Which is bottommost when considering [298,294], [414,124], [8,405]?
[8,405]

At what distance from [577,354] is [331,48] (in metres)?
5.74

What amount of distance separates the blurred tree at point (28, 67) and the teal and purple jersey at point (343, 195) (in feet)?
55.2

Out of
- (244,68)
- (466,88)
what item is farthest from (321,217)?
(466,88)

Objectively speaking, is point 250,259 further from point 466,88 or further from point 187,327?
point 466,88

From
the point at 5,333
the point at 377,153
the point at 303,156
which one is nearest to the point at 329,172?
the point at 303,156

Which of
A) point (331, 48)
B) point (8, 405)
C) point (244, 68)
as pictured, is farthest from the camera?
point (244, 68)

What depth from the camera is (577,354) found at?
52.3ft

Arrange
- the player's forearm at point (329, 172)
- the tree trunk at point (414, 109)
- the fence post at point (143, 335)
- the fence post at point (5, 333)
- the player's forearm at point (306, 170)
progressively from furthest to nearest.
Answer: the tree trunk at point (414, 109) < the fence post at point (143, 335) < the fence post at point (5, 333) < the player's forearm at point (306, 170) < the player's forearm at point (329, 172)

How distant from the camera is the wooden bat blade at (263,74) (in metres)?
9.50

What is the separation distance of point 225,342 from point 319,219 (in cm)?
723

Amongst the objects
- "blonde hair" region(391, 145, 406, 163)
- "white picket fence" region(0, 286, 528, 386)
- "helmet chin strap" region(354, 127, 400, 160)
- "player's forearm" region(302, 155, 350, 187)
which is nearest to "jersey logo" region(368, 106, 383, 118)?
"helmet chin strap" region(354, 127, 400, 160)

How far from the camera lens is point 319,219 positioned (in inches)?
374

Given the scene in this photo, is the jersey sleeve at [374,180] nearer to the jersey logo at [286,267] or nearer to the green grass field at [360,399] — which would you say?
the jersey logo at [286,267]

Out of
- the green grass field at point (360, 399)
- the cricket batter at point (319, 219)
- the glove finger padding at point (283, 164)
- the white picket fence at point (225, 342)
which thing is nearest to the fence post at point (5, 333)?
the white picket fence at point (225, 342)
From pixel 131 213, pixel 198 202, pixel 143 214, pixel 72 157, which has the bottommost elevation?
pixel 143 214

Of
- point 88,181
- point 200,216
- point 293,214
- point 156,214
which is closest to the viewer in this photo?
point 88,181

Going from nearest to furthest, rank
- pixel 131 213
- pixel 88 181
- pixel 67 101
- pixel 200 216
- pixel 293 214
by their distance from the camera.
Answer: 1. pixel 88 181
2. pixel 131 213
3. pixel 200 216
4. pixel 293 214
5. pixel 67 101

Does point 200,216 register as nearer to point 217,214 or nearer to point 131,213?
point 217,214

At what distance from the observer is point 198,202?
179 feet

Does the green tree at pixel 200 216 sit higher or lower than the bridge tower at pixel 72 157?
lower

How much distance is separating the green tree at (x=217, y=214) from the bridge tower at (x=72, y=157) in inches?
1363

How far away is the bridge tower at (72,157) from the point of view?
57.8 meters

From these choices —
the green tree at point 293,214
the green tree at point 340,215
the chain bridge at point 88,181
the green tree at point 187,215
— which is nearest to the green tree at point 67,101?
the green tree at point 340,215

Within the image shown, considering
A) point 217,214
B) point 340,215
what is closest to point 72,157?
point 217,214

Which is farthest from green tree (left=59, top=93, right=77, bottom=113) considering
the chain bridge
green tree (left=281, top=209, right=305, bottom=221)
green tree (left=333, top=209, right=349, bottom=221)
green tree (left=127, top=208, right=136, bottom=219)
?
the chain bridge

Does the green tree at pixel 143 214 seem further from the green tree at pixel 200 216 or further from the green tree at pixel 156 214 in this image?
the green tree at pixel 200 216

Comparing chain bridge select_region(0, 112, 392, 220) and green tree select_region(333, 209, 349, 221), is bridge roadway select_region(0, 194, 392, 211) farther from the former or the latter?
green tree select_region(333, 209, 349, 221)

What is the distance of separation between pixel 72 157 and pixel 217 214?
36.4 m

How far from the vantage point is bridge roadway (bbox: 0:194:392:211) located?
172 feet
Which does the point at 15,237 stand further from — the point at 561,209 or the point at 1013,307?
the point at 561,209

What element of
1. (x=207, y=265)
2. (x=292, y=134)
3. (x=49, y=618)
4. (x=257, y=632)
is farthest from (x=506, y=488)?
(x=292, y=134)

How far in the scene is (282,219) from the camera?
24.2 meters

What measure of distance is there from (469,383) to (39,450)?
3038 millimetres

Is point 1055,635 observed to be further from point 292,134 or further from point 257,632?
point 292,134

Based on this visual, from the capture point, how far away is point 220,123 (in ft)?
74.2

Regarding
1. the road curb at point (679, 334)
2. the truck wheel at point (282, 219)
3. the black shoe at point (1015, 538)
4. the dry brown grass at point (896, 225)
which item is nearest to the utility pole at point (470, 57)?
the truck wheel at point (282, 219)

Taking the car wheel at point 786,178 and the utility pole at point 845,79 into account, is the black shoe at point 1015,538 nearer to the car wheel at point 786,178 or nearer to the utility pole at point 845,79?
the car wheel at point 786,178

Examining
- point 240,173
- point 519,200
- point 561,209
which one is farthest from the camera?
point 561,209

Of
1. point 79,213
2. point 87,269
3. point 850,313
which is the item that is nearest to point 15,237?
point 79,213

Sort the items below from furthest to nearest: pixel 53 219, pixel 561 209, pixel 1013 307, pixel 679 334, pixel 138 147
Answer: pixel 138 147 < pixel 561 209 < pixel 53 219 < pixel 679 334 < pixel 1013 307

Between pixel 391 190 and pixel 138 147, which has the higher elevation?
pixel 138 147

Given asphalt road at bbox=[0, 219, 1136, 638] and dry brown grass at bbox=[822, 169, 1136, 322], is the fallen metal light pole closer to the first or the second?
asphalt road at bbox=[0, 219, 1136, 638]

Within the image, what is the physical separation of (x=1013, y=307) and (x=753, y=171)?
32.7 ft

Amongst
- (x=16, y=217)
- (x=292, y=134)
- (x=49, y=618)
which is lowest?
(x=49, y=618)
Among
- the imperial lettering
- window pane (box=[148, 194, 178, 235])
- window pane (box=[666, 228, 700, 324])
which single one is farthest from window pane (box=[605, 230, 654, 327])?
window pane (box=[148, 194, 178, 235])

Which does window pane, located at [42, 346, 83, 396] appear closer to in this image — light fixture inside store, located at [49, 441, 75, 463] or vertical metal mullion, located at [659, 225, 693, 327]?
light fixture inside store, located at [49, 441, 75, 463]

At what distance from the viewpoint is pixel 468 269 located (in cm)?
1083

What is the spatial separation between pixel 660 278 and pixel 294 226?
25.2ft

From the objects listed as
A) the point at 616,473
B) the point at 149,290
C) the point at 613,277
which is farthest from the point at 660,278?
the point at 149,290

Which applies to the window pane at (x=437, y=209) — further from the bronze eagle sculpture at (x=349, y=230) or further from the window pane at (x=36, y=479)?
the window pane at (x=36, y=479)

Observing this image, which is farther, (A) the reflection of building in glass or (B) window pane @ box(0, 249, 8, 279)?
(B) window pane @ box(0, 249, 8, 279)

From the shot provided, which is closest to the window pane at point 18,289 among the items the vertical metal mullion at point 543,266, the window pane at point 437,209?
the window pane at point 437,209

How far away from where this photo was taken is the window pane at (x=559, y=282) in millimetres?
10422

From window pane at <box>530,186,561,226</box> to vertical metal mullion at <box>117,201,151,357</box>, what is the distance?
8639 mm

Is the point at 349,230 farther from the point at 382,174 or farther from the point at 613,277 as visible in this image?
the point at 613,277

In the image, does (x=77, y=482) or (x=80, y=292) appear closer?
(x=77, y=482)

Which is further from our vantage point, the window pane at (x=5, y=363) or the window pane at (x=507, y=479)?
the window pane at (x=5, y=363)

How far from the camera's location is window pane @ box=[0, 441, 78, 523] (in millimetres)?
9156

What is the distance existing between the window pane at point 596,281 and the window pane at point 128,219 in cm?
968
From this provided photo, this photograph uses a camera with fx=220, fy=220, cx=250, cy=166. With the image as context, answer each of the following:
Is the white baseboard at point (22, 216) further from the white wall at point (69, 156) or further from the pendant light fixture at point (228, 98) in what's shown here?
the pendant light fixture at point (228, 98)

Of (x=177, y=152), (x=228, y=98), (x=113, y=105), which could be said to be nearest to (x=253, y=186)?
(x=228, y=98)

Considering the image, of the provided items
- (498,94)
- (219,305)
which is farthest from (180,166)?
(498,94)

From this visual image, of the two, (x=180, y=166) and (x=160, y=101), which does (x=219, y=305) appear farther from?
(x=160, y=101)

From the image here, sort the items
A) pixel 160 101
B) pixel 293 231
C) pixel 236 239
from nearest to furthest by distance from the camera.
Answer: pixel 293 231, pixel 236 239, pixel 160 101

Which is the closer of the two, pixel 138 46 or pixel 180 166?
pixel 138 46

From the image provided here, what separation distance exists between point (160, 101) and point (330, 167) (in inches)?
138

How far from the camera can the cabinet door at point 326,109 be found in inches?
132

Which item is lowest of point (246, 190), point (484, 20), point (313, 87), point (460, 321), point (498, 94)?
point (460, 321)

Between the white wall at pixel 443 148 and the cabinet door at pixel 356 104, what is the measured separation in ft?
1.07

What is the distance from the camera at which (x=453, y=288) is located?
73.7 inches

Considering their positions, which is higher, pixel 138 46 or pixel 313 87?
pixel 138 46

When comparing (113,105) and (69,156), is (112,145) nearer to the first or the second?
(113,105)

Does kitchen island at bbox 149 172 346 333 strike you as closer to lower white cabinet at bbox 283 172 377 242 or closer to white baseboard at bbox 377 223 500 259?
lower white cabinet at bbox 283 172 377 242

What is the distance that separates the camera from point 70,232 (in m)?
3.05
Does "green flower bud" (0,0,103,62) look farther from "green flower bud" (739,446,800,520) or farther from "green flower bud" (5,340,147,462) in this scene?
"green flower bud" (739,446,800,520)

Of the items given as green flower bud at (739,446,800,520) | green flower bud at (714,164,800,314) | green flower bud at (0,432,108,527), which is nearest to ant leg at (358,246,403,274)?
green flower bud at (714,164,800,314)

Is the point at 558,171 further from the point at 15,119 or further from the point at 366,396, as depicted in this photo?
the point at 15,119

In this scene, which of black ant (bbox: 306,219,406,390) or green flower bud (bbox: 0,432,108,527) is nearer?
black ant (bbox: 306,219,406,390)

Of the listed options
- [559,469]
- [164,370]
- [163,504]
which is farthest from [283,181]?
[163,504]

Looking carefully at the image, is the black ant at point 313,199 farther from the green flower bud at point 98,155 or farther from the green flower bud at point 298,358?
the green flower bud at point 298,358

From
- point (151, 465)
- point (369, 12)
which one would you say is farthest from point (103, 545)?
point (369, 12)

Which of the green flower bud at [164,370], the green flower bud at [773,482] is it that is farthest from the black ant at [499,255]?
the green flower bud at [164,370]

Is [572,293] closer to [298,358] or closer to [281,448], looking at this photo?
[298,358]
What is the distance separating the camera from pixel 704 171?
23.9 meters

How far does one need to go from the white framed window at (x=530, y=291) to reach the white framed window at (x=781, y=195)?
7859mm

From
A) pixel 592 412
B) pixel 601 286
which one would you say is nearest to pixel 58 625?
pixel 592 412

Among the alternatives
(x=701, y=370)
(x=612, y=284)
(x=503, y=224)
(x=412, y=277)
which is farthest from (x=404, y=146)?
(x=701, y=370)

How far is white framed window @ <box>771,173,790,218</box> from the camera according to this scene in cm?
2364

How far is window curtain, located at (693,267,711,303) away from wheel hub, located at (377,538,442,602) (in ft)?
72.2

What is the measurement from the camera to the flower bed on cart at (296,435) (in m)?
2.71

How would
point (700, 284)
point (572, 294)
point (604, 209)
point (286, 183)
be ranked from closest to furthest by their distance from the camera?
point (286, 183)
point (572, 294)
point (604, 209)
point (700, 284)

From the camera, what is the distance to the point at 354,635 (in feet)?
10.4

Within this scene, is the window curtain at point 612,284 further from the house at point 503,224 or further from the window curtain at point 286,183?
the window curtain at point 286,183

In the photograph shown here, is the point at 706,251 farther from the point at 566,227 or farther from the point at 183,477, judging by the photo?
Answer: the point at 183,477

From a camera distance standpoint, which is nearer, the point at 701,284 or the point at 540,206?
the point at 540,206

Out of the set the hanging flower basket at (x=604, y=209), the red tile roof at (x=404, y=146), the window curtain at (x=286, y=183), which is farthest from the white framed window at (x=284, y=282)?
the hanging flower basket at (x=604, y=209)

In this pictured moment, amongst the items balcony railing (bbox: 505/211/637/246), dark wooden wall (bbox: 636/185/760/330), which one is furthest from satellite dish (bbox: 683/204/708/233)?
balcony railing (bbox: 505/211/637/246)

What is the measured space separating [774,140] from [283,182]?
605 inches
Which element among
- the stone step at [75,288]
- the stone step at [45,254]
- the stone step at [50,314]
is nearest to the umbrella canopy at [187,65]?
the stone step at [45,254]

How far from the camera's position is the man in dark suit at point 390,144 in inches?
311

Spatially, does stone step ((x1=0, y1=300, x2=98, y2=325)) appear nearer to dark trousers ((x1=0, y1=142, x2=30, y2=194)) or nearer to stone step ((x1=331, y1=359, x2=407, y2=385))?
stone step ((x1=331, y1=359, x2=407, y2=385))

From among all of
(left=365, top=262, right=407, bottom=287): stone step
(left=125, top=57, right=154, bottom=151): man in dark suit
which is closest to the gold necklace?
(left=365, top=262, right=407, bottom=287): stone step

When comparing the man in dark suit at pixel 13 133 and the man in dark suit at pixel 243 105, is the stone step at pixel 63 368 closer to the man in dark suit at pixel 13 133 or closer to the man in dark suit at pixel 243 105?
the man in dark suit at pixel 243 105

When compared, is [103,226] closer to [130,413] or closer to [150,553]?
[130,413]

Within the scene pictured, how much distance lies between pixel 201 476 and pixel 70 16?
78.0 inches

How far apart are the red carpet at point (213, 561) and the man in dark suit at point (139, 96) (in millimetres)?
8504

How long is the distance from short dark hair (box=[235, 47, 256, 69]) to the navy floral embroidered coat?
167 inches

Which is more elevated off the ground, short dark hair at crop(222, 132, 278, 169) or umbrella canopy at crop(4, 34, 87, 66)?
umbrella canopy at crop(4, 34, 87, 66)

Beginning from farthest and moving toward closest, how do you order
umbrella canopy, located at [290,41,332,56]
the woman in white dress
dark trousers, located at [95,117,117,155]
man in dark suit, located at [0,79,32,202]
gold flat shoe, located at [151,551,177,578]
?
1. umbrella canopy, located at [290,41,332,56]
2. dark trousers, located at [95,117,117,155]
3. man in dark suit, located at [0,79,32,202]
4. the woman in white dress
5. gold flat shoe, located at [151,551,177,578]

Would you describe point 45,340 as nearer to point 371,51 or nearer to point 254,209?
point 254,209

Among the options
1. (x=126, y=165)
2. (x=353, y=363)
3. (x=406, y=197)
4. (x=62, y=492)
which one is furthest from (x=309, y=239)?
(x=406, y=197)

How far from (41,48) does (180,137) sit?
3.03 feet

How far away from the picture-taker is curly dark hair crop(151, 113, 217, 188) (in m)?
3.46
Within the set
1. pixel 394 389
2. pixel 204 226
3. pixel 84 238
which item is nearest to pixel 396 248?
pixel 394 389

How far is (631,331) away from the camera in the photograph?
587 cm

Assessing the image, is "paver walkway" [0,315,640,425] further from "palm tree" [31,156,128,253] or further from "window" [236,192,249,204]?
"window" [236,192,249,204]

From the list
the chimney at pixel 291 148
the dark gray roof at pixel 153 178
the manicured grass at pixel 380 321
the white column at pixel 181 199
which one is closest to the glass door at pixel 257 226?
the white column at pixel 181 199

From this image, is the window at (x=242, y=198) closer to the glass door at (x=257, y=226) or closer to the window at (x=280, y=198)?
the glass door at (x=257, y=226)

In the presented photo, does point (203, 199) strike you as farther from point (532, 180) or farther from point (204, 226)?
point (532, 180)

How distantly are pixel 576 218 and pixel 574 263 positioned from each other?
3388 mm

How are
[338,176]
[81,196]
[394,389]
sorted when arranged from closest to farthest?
--------
**Exercise brief**
Please edit the entries from the very first line through the line with "Answer: the tree", replacing "farthest" with "most distant" and changing nothing else. Return only those lines.

**Response to this task**
Which is bottommost when considering [298,294], [414,124], [8,405]?
[8,405]

At what distance from [577,354] is [331,48] (in metres)?
5.74

What amount of distance separates the blurred tree at point (28, 67) and the teal and purple jersey at point (343, 195) (in feet)?
55.2

Out of
- (244,68)
- (466,88)
what item is most distant from (321,217)?
(466,88)

Objectively speaking, is point 250,259 further from point 466,88 or further from point 187,327?
point 466,88

From
the point at 5,333
the point at 377,153
the point at 303,156
which one is nearest to the point at 329,172?
the point at 303,156

Which of
A) point (331, 48)
B) point (8, 405)
C) point (244, 68)
as pictured, is most distant from the camera?
point (244, 68)

What depth from the camera is (577,354) found at?
52.3ft

Arrange
- the player's forearm at point (329, 172)
- the tree trunk at point (414, 109)
- the fence post at point (143, 335)
- the fence post at point (5, 333)
- the player's forearm at point (306, 170)
progressively from furthest to nearest.
Answer: the tree trunk at point (414, 109) < the fence post at point (143, 335) < the fence post at point (5, 333) < the player's forearm at point (306, 170) < the player's forearm at point (329, 172)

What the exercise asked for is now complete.